A Princeton-led mission to study the interaction of the solar wind with the ancient cast-off winds of other stars, and the fundamental process of particle acceleration in space, has completed a critical NASA review and is now moving closer toward a scheduled launch in 2024.
The Interstellar Mapping and Acceleration Probe, or IMAP, mission completed its Key Decision Point-B review on Jan. 28, which now allows the IMAP team to move forward with preliminary design work on the mission, spacecraft and instruments, referred to as Phase B. Phase B officially begins today.
“This is a big milestone for the IMAP mission as we move out of the architecting phase into the design phase,” said David McComas, the IMAP principal investigator and Princeton University vice president for the Princeton Plasma Physics Laboratory.
“IMAP is a critical new mission of exploration and discovery about the heliosphere — our home in space — and this is a critical step forward in it,” said McComas, who is also a professor of astrophysical sciences at Princeton.
A focus for IMAP is to explore the very boundaries of the heliosphere — the space filled with plasma from the sun that envelops all the planets of the solar system — to interstellar space. Here the outpouring of solar material collides with the local interstellar medium that fills the space surrounding the heliosphere. This interaction forms a critical barrier for high-energy cosmic rays, at a distance of about 10 billion miles from the sun.
IMAP in space
During Phase A of the IMAP mission, scientists and engineers reviewed and finalized plans for the 10 scientific instruments, seven of which will directly sample matter from the interstellar medium that reaches Earth’s vicinity. These samples include interstellar neutral atoms and ions picked up and accelerated by the solar wind, as well as dust particles of interstellar origin.
IMAP will also examine the fundamental processes that accelerate particles throughout the heliosphere and beyond; the resulting energetic particles and cosmic rays can harm astronauts and space-based technologies.
By studying the nature of the interaction of solar and stellar winds, IMAP will join a fleet of NASA heliophysics missions seeking to understand how the sun affects the space environment near Earth and across the solar system. Heliophysics spacecraft studying the sun, near-Earth space and the boundaries of the heliosphere form a system observatory. Understanding the fundamental processes that govern our neighborhood in space continues to build a foundation for prediction of Earth’s and the solar system’s space weather.

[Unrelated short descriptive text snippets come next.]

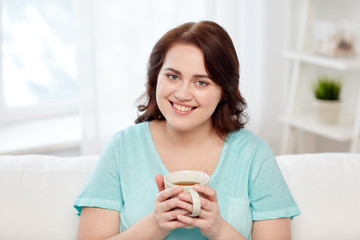 happy plus size woman with cup of tea at home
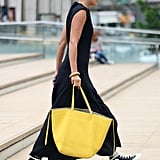 Add a bold pop of color, by way of a canary yellow tote, to an all-black dress.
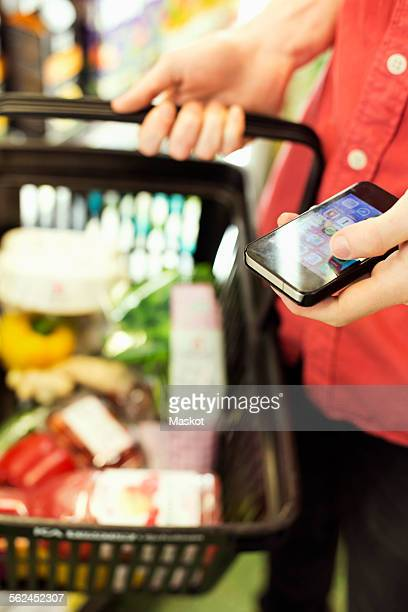 Midsection of man holding mobile phone while carrying grocery basket in supermarket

In addition to maturing the design of the mission, IMAP’s Phase B will encompass the construction of subassemblies and instrument elements, and the choice of additional hardware and subsystem partners and vendors. IMAP was selected following a competitive peer review of proposals submitted in late 2017. The mission is cost-capped at $564 million, excluding cost for the launch vehicle.

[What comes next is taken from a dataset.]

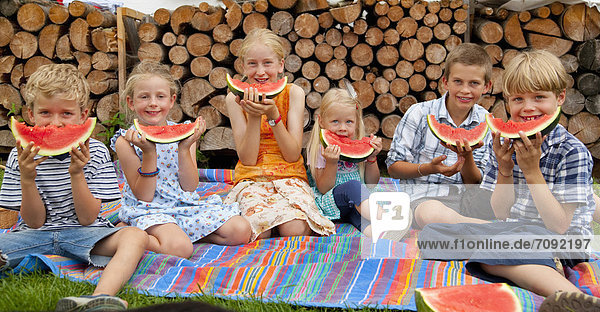 Germany  Bavaria  Group of children eating watermelon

The mission, which includes 24 universities and other institutions from across the country and around the world, is led by Principal Investigator David J. McComas of Princeton University. The Johns Hopkins Applied Physics Laboratory in Laurel, Maryland, leads the design and builds the spacecraft and one of the instruments, and also manages the mission. IMAP is the fifth mission in NASA’s Solar Terrestrial Probes (STP) Program portfolio. The Heliophysics Program Office at NASA’s Goddard Space Flight Center in Greenbelt, Maryland, manages the STP Program for the agency’s Heliophysics Division of NASA’s Science Mission Directorate in Washington.